World Rugby issues fears over CVC deal
Investment group eyes £300m Six Nations stake We need to know plans, insists governing body
As it prepares to launch its showcase World Cup for the first time in new markets in Asia, World Rugby has admitted that it has concerns that private equity firm CVC Capital Partners is about to conclude a £300million deal with the Six Nations that would see it cede 15 per cent of its commercial rights, with particular reference that its authority might be “usurped”.
The principal area of worry would be about a possible loss of control over its competition structure and more demands on players.
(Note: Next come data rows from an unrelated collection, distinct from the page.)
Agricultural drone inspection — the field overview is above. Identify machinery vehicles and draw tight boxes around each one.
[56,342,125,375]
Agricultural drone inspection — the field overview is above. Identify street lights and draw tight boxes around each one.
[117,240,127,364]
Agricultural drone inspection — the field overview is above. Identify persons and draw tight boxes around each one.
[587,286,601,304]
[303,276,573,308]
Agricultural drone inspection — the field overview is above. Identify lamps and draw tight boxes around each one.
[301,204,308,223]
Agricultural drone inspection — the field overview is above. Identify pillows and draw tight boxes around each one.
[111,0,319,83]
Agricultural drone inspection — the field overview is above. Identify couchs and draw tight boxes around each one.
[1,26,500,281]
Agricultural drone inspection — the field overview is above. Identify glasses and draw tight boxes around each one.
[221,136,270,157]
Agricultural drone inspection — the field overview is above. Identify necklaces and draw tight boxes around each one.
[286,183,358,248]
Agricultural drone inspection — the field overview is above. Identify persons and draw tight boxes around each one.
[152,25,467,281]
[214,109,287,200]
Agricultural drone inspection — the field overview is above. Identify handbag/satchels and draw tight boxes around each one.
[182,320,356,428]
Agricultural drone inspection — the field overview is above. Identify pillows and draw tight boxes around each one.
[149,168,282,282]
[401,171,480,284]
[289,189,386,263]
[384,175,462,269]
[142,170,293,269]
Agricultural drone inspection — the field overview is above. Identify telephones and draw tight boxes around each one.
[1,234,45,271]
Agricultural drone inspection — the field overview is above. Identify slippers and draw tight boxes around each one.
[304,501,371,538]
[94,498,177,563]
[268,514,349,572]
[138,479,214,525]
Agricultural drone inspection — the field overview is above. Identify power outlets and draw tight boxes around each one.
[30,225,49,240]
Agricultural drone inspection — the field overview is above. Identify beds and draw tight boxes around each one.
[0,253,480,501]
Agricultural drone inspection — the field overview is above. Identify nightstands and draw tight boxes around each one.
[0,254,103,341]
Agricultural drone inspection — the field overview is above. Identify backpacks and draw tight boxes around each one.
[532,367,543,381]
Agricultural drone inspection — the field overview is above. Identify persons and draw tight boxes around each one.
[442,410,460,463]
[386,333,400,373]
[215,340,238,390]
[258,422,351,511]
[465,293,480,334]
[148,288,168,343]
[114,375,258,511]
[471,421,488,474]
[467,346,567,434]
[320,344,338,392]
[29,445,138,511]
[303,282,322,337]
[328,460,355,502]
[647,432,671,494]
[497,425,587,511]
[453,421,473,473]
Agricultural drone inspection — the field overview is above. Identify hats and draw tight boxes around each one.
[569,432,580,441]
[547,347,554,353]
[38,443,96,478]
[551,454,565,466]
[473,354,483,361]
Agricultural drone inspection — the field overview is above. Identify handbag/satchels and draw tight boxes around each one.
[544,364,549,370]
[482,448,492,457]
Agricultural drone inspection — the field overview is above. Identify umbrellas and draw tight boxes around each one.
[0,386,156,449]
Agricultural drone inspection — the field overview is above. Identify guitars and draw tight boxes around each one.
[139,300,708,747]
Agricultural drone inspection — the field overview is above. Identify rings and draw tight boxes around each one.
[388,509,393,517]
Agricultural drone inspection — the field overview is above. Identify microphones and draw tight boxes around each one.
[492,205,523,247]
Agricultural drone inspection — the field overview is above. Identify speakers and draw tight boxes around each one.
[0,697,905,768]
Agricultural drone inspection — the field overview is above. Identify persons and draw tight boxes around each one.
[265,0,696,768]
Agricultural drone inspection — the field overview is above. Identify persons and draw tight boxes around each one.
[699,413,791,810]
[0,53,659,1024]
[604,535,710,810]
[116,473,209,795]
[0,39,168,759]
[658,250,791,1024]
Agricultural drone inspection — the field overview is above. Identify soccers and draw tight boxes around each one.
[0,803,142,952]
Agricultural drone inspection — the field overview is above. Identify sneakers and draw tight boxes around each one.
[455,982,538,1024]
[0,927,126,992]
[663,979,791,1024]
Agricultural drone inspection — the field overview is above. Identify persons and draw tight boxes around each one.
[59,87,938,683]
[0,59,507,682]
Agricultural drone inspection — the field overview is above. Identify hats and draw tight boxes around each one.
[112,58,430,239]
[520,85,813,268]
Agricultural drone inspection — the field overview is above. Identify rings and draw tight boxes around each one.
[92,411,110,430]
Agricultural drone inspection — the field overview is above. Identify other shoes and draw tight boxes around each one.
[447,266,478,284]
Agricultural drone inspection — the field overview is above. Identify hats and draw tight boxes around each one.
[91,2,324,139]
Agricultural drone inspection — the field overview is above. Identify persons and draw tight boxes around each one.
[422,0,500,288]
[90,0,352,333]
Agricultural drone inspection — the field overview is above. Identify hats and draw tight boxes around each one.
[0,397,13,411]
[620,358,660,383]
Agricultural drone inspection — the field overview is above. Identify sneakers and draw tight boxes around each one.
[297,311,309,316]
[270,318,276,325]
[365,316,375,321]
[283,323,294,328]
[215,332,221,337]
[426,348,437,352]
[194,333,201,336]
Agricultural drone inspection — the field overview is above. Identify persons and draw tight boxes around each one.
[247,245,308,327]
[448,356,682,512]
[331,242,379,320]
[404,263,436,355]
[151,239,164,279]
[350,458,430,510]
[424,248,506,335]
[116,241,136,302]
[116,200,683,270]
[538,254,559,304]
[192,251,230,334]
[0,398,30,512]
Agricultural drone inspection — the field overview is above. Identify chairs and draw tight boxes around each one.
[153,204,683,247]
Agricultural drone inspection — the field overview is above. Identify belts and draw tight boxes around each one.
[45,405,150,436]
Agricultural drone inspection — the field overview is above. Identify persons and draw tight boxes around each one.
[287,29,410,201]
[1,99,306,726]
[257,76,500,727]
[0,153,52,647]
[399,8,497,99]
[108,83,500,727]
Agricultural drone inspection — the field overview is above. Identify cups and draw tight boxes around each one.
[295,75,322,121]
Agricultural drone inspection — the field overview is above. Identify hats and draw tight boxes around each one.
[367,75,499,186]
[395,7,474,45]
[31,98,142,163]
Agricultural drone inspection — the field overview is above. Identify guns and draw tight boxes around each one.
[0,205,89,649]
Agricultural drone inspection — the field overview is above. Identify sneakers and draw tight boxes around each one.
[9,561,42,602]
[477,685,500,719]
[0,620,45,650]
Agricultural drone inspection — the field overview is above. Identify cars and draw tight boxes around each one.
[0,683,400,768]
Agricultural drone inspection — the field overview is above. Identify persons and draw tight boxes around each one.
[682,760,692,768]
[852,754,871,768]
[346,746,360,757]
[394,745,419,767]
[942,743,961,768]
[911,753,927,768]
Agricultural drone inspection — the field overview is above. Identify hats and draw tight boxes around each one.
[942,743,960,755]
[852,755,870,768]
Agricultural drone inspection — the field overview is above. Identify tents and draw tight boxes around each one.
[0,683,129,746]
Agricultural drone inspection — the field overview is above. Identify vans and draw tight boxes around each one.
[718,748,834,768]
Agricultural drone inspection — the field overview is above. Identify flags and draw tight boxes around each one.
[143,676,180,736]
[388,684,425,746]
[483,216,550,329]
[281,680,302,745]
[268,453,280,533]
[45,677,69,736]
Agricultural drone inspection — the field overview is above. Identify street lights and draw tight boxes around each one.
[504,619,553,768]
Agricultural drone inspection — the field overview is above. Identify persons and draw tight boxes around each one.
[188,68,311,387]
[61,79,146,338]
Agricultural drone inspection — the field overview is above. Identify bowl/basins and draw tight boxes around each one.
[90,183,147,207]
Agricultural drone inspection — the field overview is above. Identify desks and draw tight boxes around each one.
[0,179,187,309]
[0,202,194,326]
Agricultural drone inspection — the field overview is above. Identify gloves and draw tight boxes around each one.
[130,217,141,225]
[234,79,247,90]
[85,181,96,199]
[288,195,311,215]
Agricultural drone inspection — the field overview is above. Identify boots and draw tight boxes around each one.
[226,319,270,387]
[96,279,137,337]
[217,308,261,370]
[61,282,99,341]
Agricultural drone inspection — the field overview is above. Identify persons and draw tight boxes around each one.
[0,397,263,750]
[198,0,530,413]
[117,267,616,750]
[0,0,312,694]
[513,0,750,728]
The governing body spent months trying to deliver its own deal with private finance sources only for its £5 billion vision of a global Nations Championship that would release funding back to member unions to be rejected by its northern hemisphere members. Those selfsame people are now close to confirming that they have reached agreement with CVC for a partial buy-in to its future business.
“As big an investor in the sport as a private equity firm like CVC will create influence, and that’s something that in some areas could concern us,” said World Rugby chief executive, Brett Gosper, at the official launch media conference for the World Cup in Japan.
“The area that concerns you is that when a high-funding commercial owner of the sport that isn’t the governing body comes in, then certain calls might be made that aren’t in the interests of growth or perhaps of player welfare.
‘‘We want to make sure it’s for the right reasons.
“We have a couple of watch-outs and concerns, but I’m sure we’ll have a chance to discuss those with the Six Nations. There are elements of commonality, even if there are some divergences. We would want to make sure it’s being done for the right reasons and that our influence wasn’t being usurped.”
CVC has become an emerging player in rugby. It secured a 27 per cent share in Premiership Rugby for £230million last December and is close to extending that sphere of commercial involvement with a similar arrangement with Pro14 worth in the region of £115million.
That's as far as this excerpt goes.